REQUIRED ACTIONS
1 - Answer these questions from the text on the developing cerebral cortex, one line each.
(a) Under the protomap hypothesis, what determines the regional identity of neuronal precursors?
(b) Which two cortical fetal compartments are named?
(c) During embryonic and early fetal development, what kind of neuropil does the cerebral cortex contain?
2 - From the text on the developing cerebral cortex, list every measure that researchers developed to be more reliable than the early histological studies.
3 - Write the next part of the text on the developing cerebral cortex, starting after its final sentence.

TEXT PASSAGE
Keywords: cerebral cortex, fetus, gyrification, subplate, transient fetal compartments

Introduction

The cerebral cortex of the adult human brain displays striking regional nonuniformities in its cellular and subcellular organization. These differences were first studied histologically by examining cortical cytoarchitecture (the distribution of cells and their morphology in cortical layers), neuropil (distribution and density of synapses, dendrites, and axons in cortical layers), and myeloarchitecture (distribution and density of axonal myelin sheets within cortical layers (Brodmann 1909; Vogt 1910; Economo and Koskinas 1925; Vogt and Vogt 1926; Sanides 1964; Defelipe et al. 1999)). However, the lack of reproducibility of these studies, together with the technological advances, led researchers to develop more reliable measures. These measures include quantitative cytoarchitectonics (Zilles et al. 1979; Amunts et al. 1999; Palomero-Gallagher and Zilles 2018) and stereological approaches for mapping the receptor- and cytoarchitecture (Schleicher et al. 2000), immunohistochemical approaches (Smiley et al. 1994), and gene expression analyses (Hawrylycz et al. 2012). High-performance computing platforms, combined with high-performance data analytics, allowed us today to obtain high-resolution maps of the cerebral cortex (Amunts et al. 2013) and to create probabilistic cytoarchitectonic and receptor maps in a large number of subjects (Amunts and Zilles 2015; Eickhoff et al. 2005). Yet, in contrast to the adult human cerebral cortex, very little is known about the changes in cortical architecture that occur during in utero development.

During embryonic and early fetal development, the cerebral cortex contains relatively uniform neuropil and densely packed post-migratory neurons that are of similar size and shape across regions (Bayer and Altman 2005, 2007; Judaš et al. 2006; Kostović et al. 2008a). Thus, although little has been known about how the areal differences of cortex emerge during prenatal brain development, regional changes in cortical volume can be used to infer regional differences in neuronal density and their maturation.

Basic science research suggests that two theories can be used in order to characterize the arealization of the cerebral cortex during development: the protomap and the protocortex hypothesis. According to the protomap hypothesis, the regional identity of neuronal precursors is determined by their localization in the ventricular zone (Rakic 1988; Rubenstein and Rakic 1999; Bishop et al. 2000). In contrast, the protocortex hypothesis argues that the regional identity of neurons is achieved by cortical ingrowth of fibers, most notably by the density of the thalamocortical input, which carries the extrinsic signal to the cortex (Van der and Woolsey 1973; Creutzfeldt 1977; O’Leary 1989). Experimental models in animals suggest that these two theories should be unified (for an extensive review, see (Cadwell et al. 2019)). However, to our knowledge there has been little evidence coming from in vivo human neuroimaging studies that supports these two theories. In addition, the differential growth of cortical fetal compartments (i.e., cortical plate (CP) and subplate (SP)) during the peak growth of thalamocortical fibers might result in biomechanical forces driving the cortical folding (Kostovic and Rakic 1990; Ronan and Fletcher 2015). However, to our knowledge, there is no data in the prenatal human brain that has tested the feasibility of these theories.

DATA LISTING
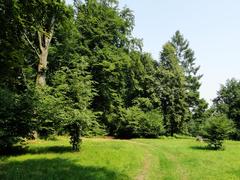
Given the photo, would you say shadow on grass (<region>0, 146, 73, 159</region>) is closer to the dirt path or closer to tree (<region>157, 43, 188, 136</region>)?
the dirt path

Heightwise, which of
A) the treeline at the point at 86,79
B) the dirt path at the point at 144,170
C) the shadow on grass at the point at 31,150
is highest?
the treeline at the point at 86,79

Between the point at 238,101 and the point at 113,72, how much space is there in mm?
36220

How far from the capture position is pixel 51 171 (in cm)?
1499

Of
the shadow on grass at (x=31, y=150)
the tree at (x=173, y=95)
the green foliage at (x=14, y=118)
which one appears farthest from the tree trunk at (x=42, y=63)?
the tree at (x=173, y=95)

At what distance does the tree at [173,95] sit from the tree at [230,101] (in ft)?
50.7

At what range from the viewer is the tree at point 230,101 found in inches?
2705

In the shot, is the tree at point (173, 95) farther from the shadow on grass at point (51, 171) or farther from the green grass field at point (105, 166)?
the shadow on grass at point (51, 171)

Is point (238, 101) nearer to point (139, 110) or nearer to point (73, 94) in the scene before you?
point (139, 110)

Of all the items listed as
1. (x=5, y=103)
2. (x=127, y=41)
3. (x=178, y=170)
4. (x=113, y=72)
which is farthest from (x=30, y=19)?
(x=127, y=41)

RESULTS OF THE TASKS
1 -
(a) Their localization in the ventricular zone.
(b) The cortical plate (CP) and the subplate (SP).
(c) Relatively uniform neuropil.

2 -
- Quantitative cytoarchitectonics
- Stereological approaches for mapping the receptor- and cytoarchitecture
- Immunohistochemical approaches
- Gene expression analyses

3 -
The introduction of neuroimaging methods during the twenty-first century has transformed the way we understand and study the human cerebral cortex. Although we still rely on landmark-based gyral cortical maps (Desikan et al. 2006), techniques such as high-resolution magnetic resonance imaging (MRI) have enabled us to visualize regional cortical differences during different stages of life, but still at a much lower spatial scale in comparison to histology (Raznahan et al. 2011; Khundrakpam et al. 2015; Lyall et al. 2015; Ducharme et al. 2016; Tamnes et al. 2017)). Furthermore, in recent years there has been an increasing amount of literature addressing the association of regional changes of the cerebral cortex with environmental and genetic influences (for review see (Thompson et al. 2017)), adverse intrauterine environmental factors, and premature birth. Nonetheless, despite the growing knowledge about cortical maturation, the trajectories of regional cortical expansion during normal in utero development remain largely unknown.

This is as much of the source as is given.